I am calling on those in the FAI who have a modicum of patriotism and national pride to ensure that those representing the Irish nation in the finals of Euro 2012 have their outfits made in this country. It is the working classes in Ireland who have traditionally supported Irish soccer, at both domestic and international level, and if the FAI does not support Irish workers, I will not support the FAI.
Despite decades of attracting huge attendances at international football fixtures, which in turn generated massive revenue for the FAI, nothing was done to secure a national stadium for Ireland's soccer team and supporters. Indeed, the same FAI stood by as Glenmalure Park in Milltown, home of the famous Hoops, became victim to one of the greatest acts of sporting and social vandalism in Irish footballing history. That such an iconic Dublin soccer landmark was allowed to be turned into a housing estate was an act of national football sabotage.
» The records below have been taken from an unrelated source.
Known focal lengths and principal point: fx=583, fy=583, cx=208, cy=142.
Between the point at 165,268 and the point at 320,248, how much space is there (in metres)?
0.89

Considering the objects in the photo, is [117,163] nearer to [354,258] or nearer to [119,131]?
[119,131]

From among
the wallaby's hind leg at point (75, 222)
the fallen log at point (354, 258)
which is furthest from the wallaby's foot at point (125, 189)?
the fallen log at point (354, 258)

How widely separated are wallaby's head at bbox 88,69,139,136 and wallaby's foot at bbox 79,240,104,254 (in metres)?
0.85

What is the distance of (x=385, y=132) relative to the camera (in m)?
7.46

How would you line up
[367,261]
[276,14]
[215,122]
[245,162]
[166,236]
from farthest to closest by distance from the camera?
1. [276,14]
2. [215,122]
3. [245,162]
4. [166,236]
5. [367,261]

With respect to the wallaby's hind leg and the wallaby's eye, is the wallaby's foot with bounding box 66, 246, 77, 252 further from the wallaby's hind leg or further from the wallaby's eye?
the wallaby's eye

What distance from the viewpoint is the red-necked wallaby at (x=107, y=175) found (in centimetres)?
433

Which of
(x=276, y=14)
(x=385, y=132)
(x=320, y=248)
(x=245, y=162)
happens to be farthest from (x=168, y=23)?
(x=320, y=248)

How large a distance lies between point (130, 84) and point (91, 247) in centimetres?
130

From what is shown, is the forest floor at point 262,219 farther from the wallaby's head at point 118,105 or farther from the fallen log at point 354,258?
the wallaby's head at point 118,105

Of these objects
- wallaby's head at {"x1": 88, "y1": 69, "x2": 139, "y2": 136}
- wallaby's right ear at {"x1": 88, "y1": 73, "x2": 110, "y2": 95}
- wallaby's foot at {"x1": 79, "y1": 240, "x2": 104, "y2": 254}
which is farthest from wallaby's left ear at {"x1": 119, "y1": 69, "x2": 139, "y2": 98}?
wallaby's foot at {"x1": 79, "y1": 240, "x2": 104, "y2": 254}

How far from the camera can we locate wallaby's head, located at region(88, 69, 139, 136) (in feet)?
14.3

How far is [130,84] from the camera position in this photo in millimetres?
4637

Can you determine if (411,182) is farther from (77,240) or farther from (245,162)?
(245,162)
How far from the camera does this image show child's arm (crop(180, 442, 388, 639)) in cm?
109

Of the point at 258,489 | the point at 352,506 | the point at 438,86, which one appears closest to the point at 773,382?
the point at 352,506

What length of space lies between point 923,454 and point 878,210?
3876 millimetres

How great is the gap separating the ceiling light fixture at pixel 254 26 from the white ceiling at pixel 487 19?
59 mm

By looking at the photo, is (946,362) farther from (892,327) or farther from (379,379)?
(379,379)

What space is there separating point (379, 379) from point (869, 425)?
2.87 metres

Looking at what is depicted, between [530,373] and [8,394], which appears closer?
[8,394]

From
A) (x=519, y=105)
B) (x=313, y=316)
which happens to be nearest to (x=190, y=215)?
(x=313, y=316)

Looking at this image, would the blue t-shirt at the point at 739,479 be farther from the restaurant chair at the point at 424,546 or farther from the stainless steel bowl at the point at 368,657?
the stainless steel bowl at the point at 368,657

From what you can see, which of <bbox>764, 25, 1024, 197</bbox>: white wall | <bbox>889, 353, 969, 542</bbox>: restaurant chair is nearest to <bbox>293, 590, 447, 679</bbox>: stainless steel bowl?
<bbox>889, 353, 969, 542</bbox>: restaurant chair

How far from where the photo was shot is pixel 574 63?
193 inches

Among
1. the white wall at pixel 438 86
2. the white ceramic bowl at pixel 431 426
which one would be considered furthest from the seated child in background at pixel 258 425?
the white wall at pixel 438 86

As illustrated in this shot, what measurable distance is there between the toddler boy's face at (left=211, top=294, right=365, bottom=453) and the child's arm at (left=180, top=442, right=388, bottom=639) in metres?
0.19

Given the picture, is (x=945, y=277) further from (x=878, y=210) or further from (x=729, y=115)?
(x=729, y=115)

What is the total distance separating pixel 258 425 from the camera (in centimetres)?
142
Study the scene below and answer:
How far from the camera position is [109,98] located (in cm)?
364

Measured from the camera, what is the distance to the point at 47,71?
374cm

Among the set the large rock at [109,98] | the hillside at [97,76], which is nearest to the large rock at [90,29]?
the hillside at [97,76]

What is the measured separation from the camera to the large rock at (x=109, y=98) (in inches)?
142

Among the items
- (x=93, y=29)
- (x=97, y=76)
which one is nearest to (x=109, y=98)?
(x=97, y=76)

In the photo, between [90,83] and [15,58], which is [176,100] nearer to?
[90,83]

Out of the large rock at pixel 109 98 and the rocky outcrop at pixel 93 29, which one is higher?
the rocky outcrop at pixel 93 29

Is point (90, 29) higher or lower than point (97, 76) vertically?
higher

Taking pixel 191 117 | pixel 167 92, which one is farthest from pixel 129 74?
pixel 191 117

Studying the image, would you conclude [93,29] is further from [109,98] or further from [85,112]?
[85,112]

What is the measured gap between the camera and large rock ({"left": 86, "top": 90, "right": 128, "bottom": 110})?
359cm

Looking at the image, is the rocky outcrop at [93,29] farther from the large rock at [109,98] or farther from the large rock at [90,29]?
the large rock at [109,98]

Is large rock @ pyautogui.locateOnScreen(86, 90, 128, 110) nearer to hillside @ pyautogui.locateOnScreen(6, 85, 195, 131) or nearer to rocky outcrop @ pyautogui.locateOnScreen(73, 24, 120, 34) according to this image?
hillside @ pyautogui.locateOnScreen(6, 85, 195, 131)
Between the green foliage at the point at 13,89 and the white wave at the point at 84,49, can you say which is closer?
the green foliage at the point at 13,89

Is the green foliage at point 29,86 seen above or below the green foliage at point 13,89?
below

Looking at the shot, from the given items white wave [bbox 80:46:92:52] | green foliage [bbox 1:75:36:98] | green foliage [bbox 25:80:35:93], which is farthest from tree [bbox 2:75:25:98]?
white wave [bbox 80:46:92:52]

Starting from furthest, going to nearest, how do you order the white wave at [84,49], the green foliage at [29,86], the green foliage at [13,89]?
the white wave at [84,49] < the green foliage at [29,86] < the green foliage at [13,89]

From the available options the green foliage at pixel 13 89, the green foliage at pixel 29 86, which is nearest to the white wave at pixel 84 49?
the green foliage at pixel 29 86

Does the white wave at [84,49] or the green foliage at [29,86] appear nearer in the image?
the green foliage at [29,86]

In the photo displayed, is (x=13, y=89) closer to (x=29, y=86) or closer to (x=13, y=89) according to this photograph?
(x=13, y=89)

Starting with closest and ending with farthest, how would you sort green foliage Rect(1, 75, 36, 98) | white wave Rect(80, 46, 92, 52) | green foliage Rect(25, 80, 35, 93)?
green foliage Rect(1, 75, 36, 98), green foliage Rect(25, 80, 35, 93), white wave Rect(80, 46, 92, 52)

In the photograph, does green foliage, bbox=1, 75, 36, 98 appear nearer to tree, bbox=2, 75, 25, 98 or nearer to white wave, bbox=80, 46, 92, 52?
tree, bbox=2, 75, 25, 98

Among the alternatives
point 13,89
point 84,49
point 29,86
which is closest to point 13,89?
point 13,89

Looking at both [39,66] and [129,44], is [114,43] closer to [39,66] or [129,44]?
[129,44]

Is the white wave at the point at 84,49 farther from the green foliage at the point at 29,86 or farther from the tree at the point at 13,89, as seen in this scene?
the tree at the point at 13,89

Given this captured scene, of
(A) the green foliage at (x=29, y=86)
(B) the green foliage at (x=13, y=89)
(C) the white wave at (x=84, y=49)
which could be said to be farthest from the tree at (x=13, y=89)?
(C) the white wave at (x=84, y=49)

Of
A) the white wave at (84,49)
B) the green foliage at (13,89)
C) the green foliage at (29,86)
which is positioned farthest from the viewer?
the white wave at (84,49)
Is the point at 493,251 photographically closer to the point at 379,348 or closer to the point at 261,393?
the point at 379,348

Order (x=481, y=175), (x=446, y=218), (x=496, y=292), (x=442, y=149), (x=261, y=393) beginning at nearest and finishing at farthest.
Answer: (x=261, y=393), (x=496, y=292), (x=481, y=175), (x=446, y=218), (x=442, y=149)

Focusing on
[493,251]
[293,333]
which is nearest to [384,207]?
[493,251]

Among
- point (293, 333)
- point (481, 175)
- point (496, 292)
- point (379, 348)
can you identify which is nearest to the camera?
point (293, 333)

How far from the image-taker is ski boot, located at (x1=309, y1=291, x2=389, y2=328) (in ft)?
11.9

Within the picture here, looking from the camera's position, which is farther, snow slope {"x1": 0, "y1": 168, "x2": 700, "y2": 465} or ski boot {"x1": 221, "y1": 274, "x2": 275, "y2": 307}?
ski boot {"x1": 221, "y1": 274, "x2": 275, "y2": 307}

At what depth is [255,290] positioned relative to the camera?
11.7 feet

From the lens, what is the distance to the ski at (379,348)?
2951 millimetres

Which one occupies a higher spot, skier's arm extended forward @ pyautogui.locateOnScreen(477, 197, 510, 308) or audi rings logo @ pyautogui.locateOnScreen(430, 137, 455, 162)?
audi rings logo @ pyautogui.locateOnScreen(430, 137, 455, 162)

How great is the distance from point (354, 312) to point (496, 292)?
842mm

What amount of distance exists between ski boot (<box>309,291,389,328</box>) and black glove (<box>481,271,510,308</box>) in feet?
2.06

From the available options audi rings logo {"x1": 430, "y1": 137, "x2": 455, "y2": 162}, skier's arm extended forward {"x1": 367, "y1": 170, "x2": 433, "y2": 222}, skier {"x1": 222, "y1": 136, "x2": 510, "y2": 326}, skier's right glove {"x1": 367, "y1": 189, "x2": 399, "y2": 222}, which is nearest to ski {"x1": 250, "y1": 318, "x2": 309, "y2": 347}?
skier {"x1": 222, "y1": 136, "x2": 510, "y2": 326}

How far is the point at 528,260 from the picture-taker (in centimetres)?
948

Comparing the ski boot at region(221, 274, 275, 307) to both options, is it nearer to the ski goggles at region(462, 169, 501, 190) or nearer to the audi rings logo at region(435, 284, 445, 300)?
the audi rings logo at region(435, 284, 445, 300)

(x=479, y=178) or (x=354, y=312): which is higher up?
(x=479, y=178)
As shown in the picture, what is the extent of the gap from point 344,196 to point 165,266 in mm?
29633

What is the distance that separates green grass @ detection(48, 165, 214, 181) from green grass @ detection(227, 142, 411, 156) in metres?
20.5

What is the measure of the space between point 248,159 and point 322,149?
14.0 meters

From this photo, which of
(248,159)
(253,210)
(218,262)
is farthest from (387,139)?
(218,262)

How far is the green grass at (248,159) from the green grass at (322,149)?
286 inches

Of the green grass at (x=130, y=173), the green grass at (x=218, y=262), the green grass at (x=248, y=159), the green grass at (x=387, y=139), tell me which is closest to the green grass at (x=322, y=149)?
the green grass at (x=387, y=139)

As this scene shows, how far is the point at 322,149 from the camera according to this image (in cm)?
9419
I had the honour of seeing footballing greats in the 1940s, '50s and '60s like Paddy Coad, Liam Tuohy, Gerry Mackey, Frank O'Neill and the great Mick Leech give exhibitions of football in Glenmalure Park which would match those seen today at Old Trafford or Stamford Bridge. The commitment to Irish soccer by those who wore Irish football jerseys is, unfortunately, not matched by those wearing suits in Abbotstown.